El día que llegué a Dubuque me di cuenta del inmenso verdor que me rodeaba, verdor que llegaba hasta a los baldosines del sofocante cuarto que constituiría mi hogar durante lo que parecía un largo, largo tiempo. Me dijeron que podía merodear por la universidad vacía y buscar la oficina de estudiantes internacionales. Sin embargo, yo permanecí acostada en la cama.
El siguiente recuerdo que tengo es el de recibir la visita inesperada de Ángela, una exalumna de mi colegio que ya llevaba bastante tiempo en el pueblito y quien me llevaría a Wal-Mart a comprar un par de cosas básicas para mi estadía. Compré una almohada, ganchos de ropa, detergente (una porquería que dejó mi ropa blanca como si jamás la hubiera lavado), diez cuadernos rayados por un dólar, un bonito reloj que hasta el momento sigo usando y cuyo segundero hace mucho ruido y un tablerito. Ángela me dijo que era útil pegar un tablerito en la puerta de la habitación ya que allí me podrían dejar mensajes en caso de no encontrarme en casa. Le hice caso y compré uno.

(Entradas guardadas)
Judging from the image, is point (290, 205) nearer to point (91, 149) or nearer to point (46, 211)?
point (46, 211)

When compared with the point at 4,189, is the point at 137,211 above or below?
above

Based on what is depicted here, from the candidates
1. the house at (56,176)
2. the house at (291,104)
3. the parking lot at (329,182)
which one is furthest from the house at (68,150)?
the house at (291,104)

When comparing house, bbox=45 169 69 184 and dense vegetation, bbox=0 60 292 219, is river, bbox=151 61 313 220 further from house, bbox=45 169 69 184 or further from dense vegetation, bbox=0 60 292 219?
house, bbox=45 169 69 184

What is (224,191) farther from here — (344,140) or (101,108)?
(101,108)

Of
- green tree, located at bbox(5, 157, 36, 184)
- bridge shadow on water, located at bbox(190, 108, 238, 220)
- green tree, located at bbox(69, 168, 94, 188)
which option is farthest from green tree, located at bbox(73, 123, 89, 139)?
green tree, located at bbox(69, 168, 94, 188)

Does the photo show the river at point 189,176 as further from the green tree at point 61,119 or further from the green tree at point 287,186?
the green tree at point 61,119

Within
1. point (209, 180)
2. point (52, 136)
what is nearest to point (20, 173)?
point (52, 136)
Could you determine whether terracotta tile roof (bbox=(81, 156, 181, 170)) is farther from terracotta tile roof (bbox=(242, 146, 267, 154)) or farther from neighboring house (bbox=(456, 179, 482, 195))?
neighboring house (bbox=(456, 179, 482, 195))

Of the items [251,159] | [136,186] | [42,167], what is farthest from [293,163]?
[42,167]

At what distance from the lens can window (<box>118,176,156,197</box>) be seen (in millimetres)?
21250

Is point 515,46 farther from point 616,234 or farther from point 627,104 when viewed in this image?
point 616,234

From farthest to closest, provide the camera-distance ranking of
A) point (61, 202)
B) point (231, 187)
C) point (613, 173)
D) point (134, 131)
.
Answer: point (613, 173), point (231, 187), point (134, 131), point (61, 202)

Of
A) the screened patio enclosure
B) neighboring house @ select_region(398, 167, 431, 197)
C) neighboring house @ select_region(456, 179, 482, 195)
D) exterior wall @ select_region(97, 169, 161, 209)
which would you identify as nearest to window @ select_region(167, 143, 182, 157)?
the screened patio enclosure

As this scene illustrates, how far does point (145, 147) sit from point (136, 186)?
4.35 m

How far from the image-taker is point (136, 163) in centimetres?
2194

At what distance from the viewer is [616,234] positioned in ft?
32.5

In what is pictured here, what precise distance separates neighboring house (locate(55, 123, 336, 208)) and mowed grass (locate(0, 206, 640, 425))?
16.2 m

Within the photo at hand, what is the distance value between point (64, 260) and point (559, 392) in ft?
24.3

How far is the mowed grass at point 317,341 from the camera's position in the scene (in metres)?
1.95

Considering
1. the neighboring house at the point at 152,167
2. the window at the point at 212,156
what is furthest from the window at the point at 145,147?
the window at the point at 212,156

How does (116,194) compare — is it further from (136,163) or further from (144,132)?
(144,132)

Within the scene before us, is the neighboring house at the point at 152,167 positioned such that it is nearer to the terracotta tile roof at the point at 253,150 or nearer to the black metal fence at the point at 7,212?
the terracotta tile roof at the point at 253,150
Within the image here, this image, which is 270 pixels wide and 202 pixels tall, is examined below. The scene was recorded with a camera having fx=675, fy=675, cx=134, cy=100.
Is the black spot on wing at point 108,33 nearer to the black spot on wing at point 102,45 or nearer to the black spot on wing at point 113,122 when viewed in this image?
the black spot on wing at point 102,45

* _Qué hacer_
Continúa el relato sobre la llegada a Dubuque a partir de la última oración de la selección.

* _Resultado_
El semestre que duré en el dormitorio fue uno durante el cual los únicos mensajes que recibía provenían de Salud Fredericks, profesora de Español y jefa mía en cuanto a la Mesa de conversación en español que yo dirigía dos veces a la semana. A veces había un "Hello" de una vecina de piso, compañera de Francés I, pero al cabo de un tiempo le encontré un mejor oficio: llenarlo de las pequeñas lecciones de japonés que un adorado recién conocido me impartía. Así, frases sin sentido aparente como "Mori no Kuma San" fueron apareciendo en una letra hermosa y rápida al lado de una copia en garabatos ininteligibles.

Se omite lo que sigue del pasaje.